Tayal, also spelled Atayal, Tayan or Dayan, is referred to a group of Indigenous peoples in Taiwan. Tayal are the descendants of people who inhabited central and northern mountainous regions of Taiwan for thousands of years. For centuries the rivers have sustained Tayal culture and has always been part of their life. Tayal people live by their customary law (called “Gaga”) and a majority of people have converted to a localized Indigenous version of Christianity. They are one of the 16 groups that have been officially recognized by the state of Taiwan.

The Tayal (or Atayal) are the Indigenous people living in Taiwan. Their ancestral territory spreads in 14 river basins in central and northern part of Taiwan. Tayal people belong to the Austronesian-speaking family that stretches across the Eastern islands in the Pacific Ocean to Madagascar.

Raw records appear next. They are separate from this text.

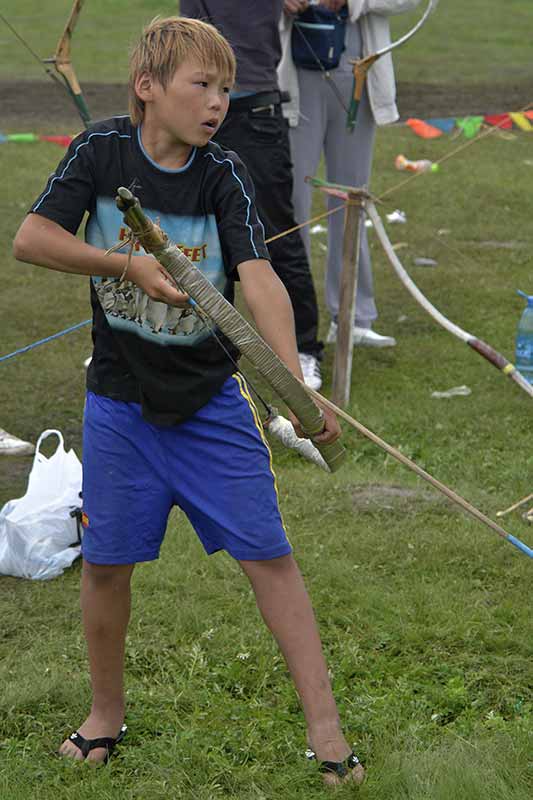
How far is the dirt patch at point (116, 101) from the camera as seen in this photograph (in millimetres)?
14453

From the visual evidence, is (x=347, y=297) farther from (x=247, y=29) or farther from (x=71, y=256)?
(x=71, y=256)

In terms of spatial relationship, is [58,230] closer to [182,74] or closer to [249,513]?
[182,74]

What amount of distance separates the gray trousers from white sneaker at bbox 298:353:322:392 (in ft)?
2.42

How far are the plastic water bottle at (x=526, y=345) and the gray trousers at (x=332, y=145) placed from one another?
3.13 feet

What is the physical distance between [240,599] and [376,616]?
457 millimetres

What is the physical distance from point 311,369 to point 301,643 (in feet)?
11.5

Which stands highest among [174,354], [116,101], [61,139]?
[174,354]

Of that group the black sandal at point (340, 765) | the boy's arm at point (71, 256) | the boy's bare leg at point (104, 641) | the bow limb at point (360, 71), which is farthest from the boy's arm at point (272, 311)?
the bow limb at point (360, 71)

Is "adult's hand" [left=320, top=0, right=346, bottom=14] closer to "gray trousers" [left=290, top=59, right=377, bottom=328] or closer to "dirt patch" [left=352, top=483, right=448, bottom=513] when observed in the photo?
"gray trousers" [left=290, top=59, right=377, bottom=328]

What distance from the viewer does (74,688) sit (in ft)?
12.3

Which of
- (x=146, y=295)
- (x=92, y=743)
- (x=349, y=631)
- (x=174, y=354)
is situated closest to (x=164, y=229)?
(x=146, y=295)

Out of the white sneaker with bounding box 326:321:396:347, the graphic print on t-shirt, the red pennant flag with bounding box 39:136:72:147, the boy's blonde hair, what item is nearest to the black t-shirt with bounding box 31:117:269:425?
the graphic print on t-shirt

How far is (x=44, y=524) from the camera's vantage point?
4672 mm

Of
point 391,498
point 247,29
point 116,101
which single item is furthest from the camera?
point 116,101
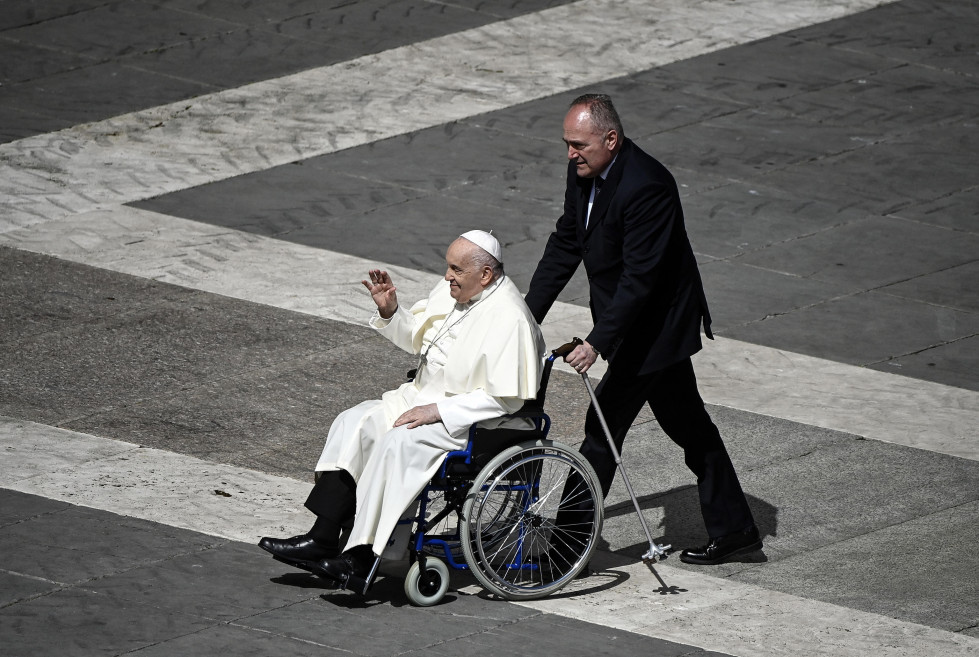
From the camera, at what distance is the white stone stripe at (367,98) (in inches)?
452

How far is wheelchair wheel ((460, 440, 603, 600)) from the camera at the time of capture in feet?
19.3

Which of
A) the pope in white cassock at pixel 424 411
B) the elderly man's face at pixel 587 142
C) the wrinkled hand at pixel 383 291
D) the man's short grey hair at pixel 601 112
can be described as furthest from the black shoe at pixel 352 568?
the man's short grey hair at pixel 601 112

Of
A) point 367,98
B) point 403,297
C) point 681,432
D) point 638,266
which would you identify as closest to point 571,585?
point 681,432

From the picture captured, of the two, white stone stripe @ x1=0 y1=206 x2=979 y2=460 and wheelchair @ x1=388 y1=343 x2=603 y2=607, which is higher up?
white stone stripe @ x1=0 y1=206 x2=979 y2=460

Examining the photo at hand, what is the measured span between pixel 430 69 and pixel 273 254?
4.31m

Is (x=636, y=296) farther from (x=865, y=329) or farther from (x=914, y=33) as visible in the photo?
(x=914, y=33)

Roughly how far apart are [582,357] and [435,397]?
64 centimetres

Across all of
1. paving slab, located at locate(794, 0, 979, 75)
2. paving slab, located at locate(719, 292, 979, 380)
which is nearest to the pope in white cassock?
paving slab, located at locate(719, 292, 979, 380)

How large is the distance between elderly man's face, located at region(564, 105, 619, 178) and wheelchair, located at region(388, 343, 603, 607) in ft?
2.54

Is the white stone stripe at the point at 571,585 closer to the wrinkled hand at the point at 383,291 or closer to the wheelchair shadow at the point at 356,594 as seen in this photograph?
the wheelchair shadow at the point at 356,594

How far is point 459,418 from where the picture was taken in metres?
5.90

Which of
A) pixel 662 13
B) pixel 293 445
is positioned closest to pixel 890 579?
pixel 293 445

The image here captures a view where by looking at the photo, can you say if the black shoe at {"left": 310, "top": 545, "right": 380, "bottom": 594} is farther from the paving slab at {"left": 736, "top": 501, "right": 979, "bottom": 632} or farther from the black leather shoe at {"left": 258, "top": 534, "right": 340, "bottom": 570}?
the paving slab at {"left": 736, "top": 501, "right": 979, "bottom": 632}

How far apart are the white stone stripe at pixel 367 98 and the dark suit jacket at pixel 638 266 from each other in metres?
5.39
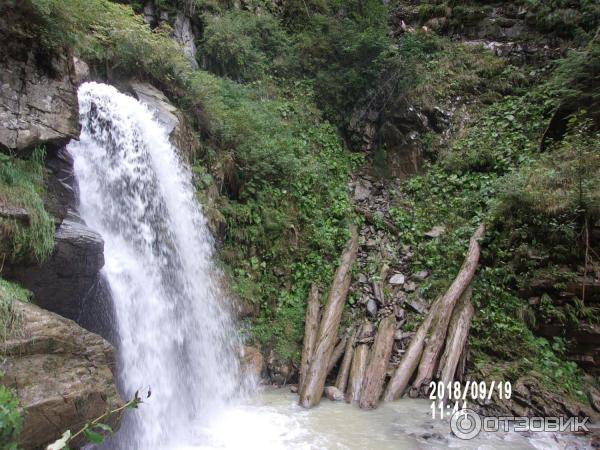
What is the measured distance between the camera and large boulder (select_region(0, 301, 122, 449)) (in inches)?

Tayal, like other Indigenous groups in Taiwan, share numerous cultural characteristics with other Austronesian peoples, such as slash and burn cultivation methods, the use of horizontal backstrap looms for weaving, men’s meeting halls, age hierarchies and spiritual beliefs such as animism. (順益博物館p.13) Traditionally, Tayal live in closely-knit small-scale community (qalang) that is composed of a group that can be traced to the same ancestor (qutux bnkis). The small and closely-knit feature of thee community allows Tayal to pass down historic memories orally, through a ballad singing/chanting called “Lmuhuw”.

 

Tayal, along with other Austronesian speakers in Taiwan, have inhabited Taiwan for at least 4000 years. From the 17th to 19th centuries, the plains in western Taiwan were governed by the Dutch, an exiled government of Ming Dynasty and then by the Ching Dynasty. In turning into 20th century, imperial Japanese government took control of the eastern Taiwan and central mountains. At the same time, the Tayal ancestral territory was nationalized, while Indigenous peoples are confined through the National Forestry Survey Project established in the beginning of 20th century(Lin, Icyeh and Kuan, 2007).

 

Many Indigenous communities were forced to migrant to low mountainous areas (or in the name of “national security” to divide and rule, see Yap). Tayal were labelled as “raw savages” (“raw” in relation to the level of acculturation and assimilation to the national culture) a century ago, the old guise of colonial label still continues while “raw” was substituted by “Shāndì”  (lit. Mountain or mountainous, referring to a sense of periphery) when Chinese Nationalist Party came during the 1940s. “Savages” was changed to first “compatriots” along with the assimilative sinicization process since 1950s. It was not until the 1990s that “Indigenous people” was utilized institutionally, along with an emerging social welfare system that start to treat the Indigenous peoples in a way that their cultural needs are visible.